YouTube Subtitles Add Explicit Language to Kids Videos

    “It’s surprising and disturbing,” said Ashique KhudaBukhsh, an assistant professor at the Rochester Institute of Technology who studied the issue with associates Krithika Ramesh and Sumeet Kumar at the Indian School of Business in Hyderabad.

    Automated captioning is not available on YouTube Kids, the version of the service aimed at children. But many families use the standard version of YouTube where they can be seen. Pew Research Center reported in 2020 that 80 percent of parents of children 11 years or younger said their child watched YouTube content; more than 50 percent of the children did this daily.

    KhudaBukhsh hopes the research will draw attention to a phenomenon he says has received little attention from tech companies and researchers and what he calls “inappropriate content hallucination” — when algorithms add inappropriate material that isn’t present in the original content. Think of it as the flip side of the common observation that autocomplete on smartphones often filters adult language to an annoying degree.

    YouTube spokesperson Jessica Gibby says that children under 13 are advised to use YouTube Kids, where automatic captions are not visible. On YouTube’s standard version, she says the feature improves accessibility. “We’re constantly working to improve automatic captioning and reduce errors,” she says. Alafair Hall, a spokesperson for Pocket.watch, a children’s animation studio that publishes Ryan’s World content, said in a statement that the company is “in close and immediate contact with our platform partners such as YouTube who are working to update incorrect video captions.” The operator of the Rob de Robot channel could not be reached for comment.

    Inappropriate hallucinations are not unique to YouTube or video captions. A WIRED reporter found that a transcript of a phone call processed by the startup Trint, rendered Negar a female name of Persian descent as a variant of the N-word, although it sounds distinctly different to the human ear. Trint CEO Jeffrey Kofman says the service has a coarse language filter that automatically redacts “a very small list of words.” The specific spelling that appeared in WIRED’s transcript wasn’t on that list, Kofman said, but it will be added.

    “The benefits of speech-to-text are undeniable, but there are blind spots in these systems that may require checks and balances,” says KhudaBukhsh.

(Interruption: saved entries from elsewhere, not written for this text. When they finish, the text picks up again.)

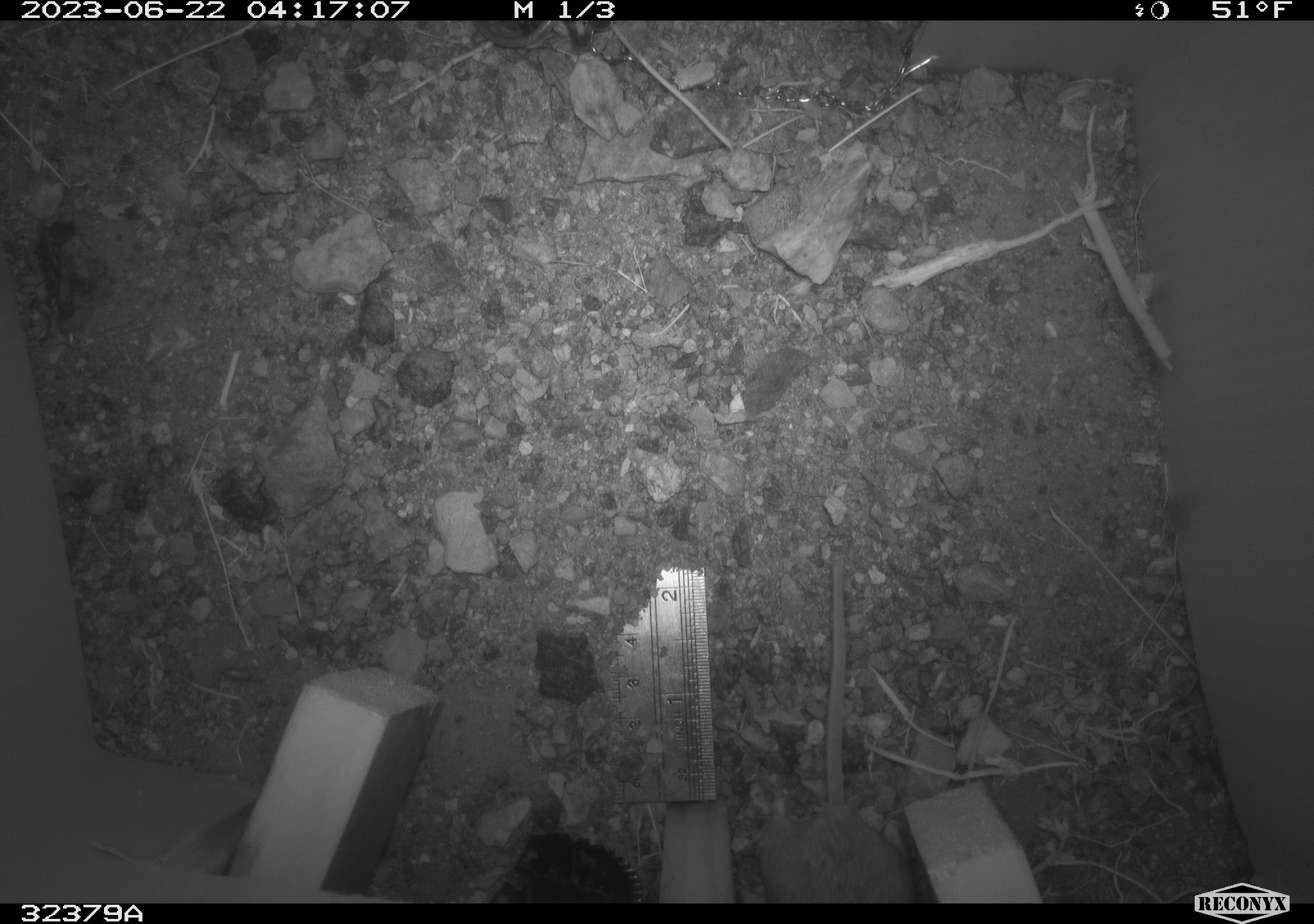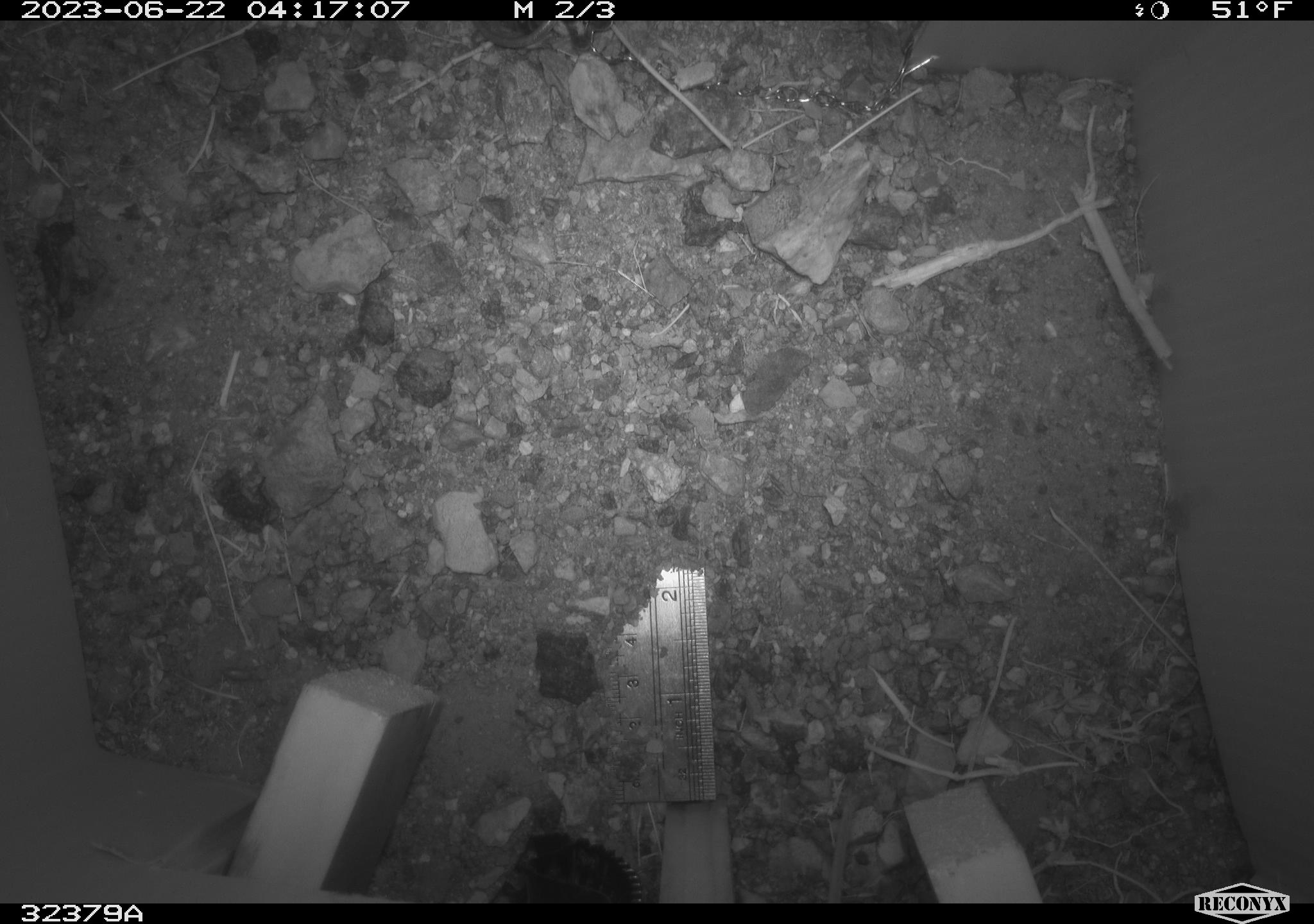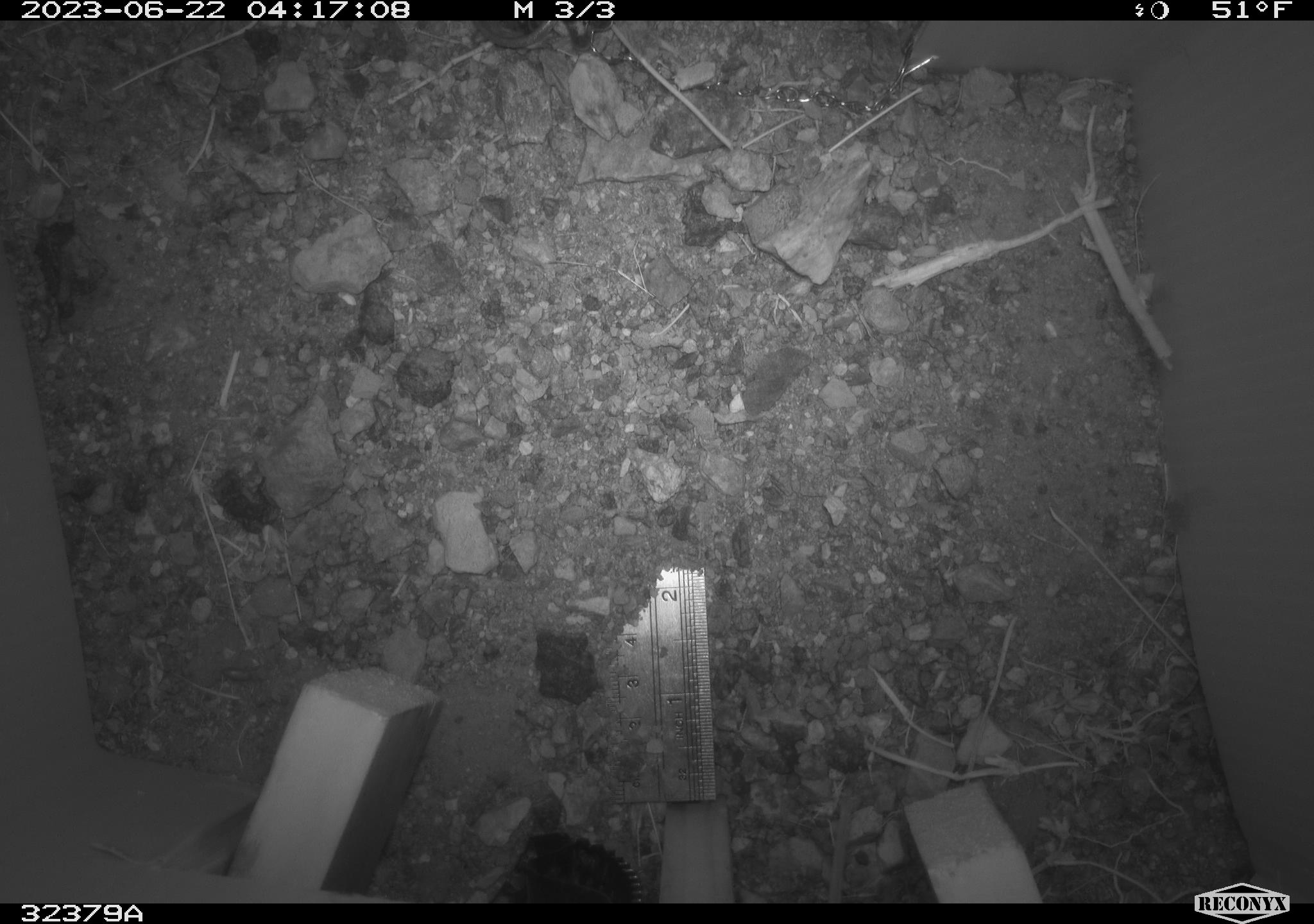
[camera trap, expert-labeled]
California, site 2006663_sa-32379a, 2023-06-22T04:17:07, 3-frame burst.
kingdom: Animalia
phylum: Chordata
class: Mammalia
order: Rodentia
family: Cricetidae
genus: Peromyscus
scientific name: Peromyscus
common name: deer mice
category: peromyscus species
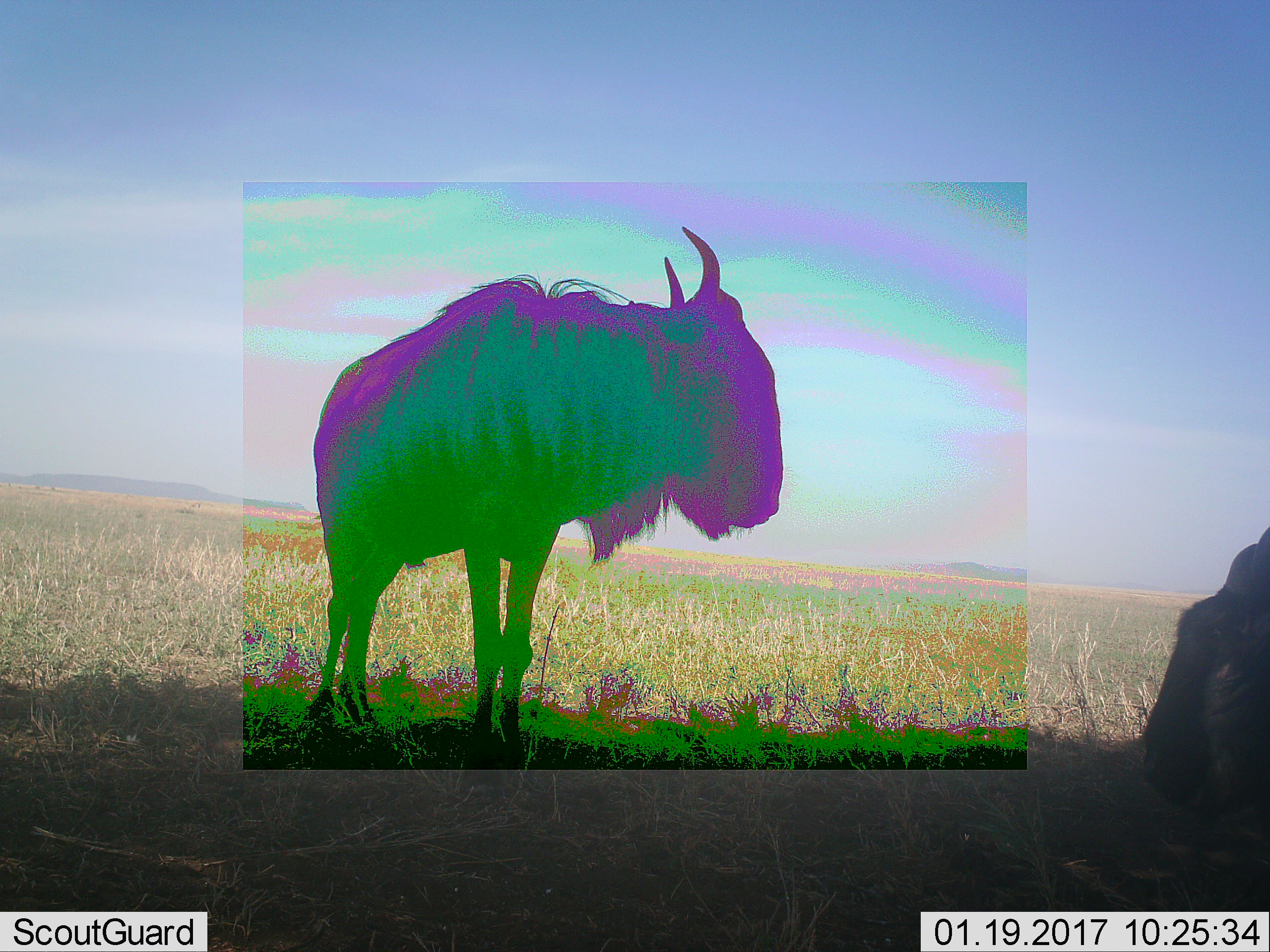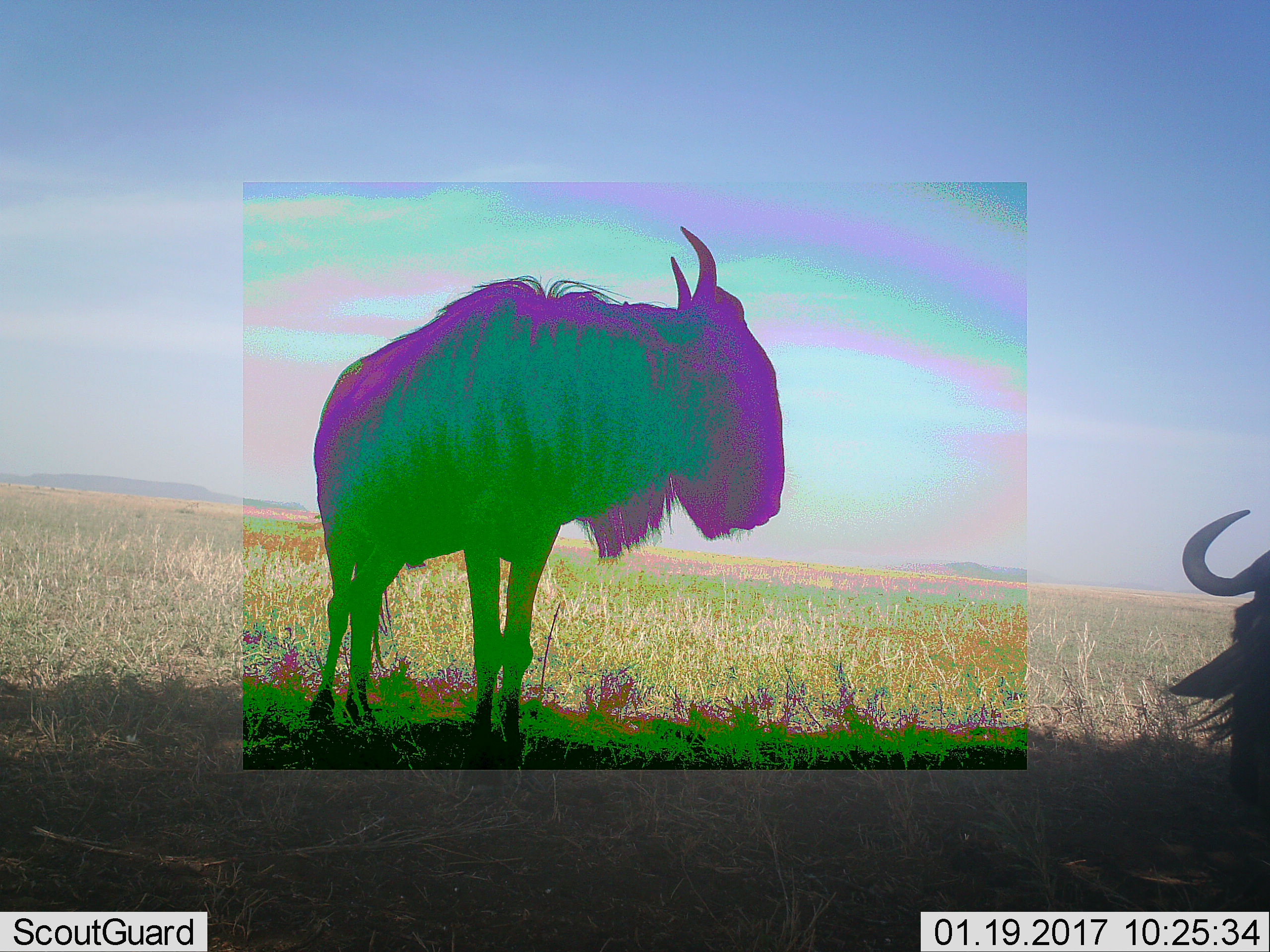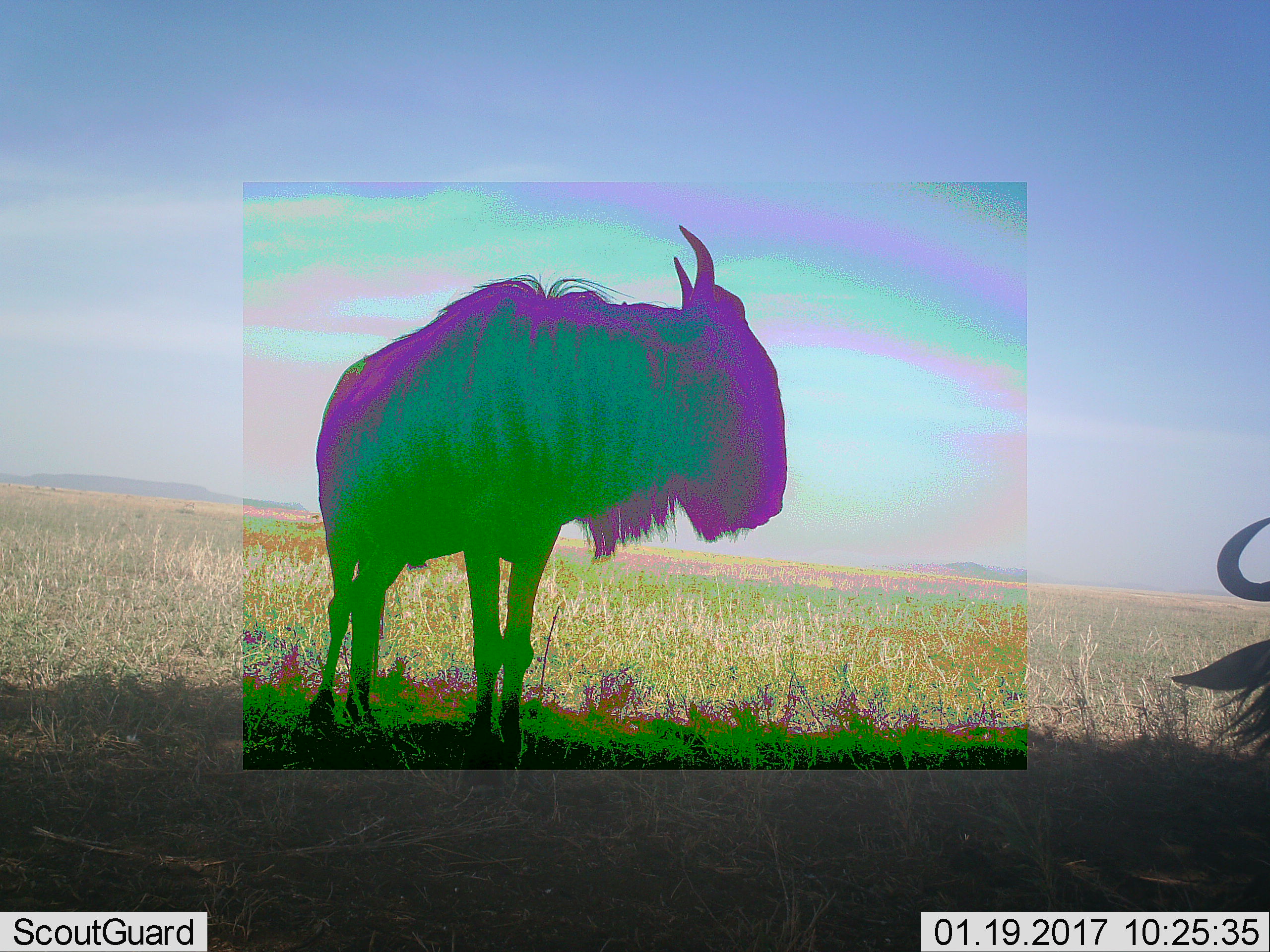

    Those blind spots can seem surprising to people who understand speech in part by understanding the broader context and meaning of one’s words. Algorithms have improved their ability to process language, but still lack the capacity for a fuller understanding – something that has created problems for other companies that rely on machines to process text. A startup had to revamp its adventure game after it was discovered that it sometimes describes sexual scenarios involving minors.

    Machine learning algorithms “teach” a task by processing large amounts of training data, in this case audio files and associated transcripts. KhudaBukhsh says YouTube’s system sometimes inserts profanity because the training data mainly contains speech from adults and less from children. When the researchers manually checked examples of inappropriate words in captions, they often appeared with speech from children or people who did not appear to be native English. Previous studies have shown that transcription services from Google and other major tech companies make more errors for non-white speakers and fewer errors for standard American English, compared to regional American dialects.

    Rachael Tatman, a linguist who co-authored one of those earlier studies, says a simple block list of words not to be used on children’s YouTube videos would address many of the worst examples from the new research. “That apparently there isn’t one is a technical oversight,” she says.